The more common route to Roswell, from Alamogordo, is via US-70, through Ruidoso. It’s only 40 miles to Ruidoso and the road is 4 lane highway and is in very good condition. Prior to getting to Ruidoso, you enter the Mescalero Apache Reservation and pass through the tiny village of Mescalero. Mescalero is situated at about 6600 feet elevation. You’ll climb just a bit more before gradually starting down and into Ruidoso. Be advised, most of the food lodging and retail in Ruidoso is NOT on US-70. Turn west on Sudderth Dr once in town to find a lot more stuff. Ruidoso’s claim to fame is that their horse racing track is home to the Worlds Richest Quarter Horse Race.

Leaving Ruidoso, it is 70 only miles to Roswell.
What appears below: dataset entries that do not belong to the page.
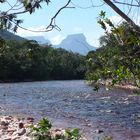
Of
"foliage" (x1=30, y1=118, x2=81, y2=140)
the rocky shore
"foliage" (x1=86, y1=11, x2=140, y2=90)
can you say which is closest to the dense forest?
the rocky shore

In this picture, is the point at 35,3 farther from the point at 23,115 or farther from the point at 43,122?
the point at 23,115

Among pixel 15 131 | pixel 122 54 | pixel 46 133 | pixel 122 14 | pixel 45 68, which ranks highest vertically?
pixel 45 68

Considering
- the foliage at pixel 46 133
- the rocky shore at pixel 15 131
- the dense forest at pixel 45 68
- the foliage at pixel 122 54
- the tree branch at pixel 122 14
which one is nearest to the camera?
the tree branch at pixel 122 14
The road continues to be four lane and is in very good condition. US-70 follows the Hondo River and the scenery through here is nothing short of spectacular. I don’t recall and gas stations but there are several tiny villages (Glencoe, San Patricio, Hondo, Arabella, Tinnie and Picacho) and quite a few little fruit stands (open seasonally) and gift shops along the way. Slow down and enjoy this amazing drive. One of my favorite places to stop along here is the Ruidoso Trading Post, best known and “Fox Cave.”

These are some of the rolling hills west of Roswell.
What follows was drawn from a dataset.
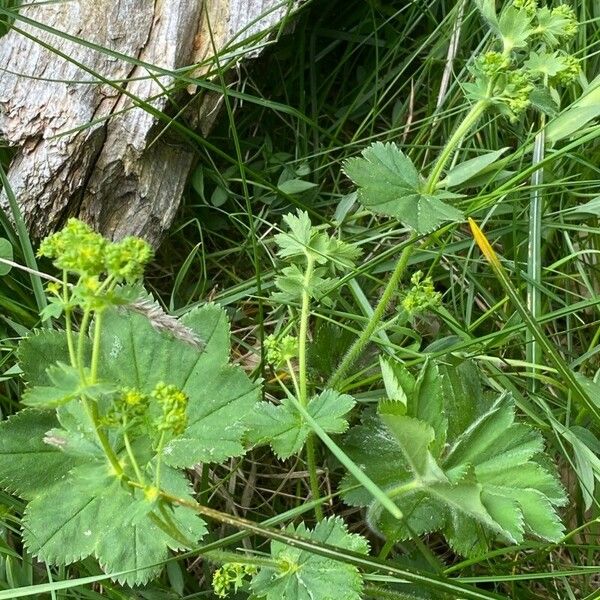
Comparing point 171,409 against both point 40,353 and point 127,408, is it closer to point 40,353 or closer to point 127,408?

Once you leave the mountains, you come into some wide-open, rolling ranch land. One can frequently see small herds of antelope along the side of the road. You come into Roswell on 2nd St. Most of the food and lodging is located to the north of 2nd St. When you come to Main St, the “world famous” UFO Museum and Research Center will bbbe on yuuur right. (Sorry, I can’t even type that without laughing.)

This “museum” is located at the corner of Main St and 2nd St.

Roswell is a neat little town, even without all the UFO stuff. It home home to the NM Military Institute with many notable alumni like Dallas CowboyRoger Staubach, actor Owen Wilson and ABC Newsman Sam Donaldson. The Pecos River flows along the east side of town. There are still many family farms in the area and Roswell still has that small town America feel.

According to Google Maps, it is 466 miles between Tucson and Roswell, but if you got off the road at all to sight-see you’re have probably logged in 500 miles. This is a great ride/drive with lots of sights and even more American history. In Part II, I will cover different route back to Tucson.

Sunset over the farm, or is that the Mothership landing to take us away?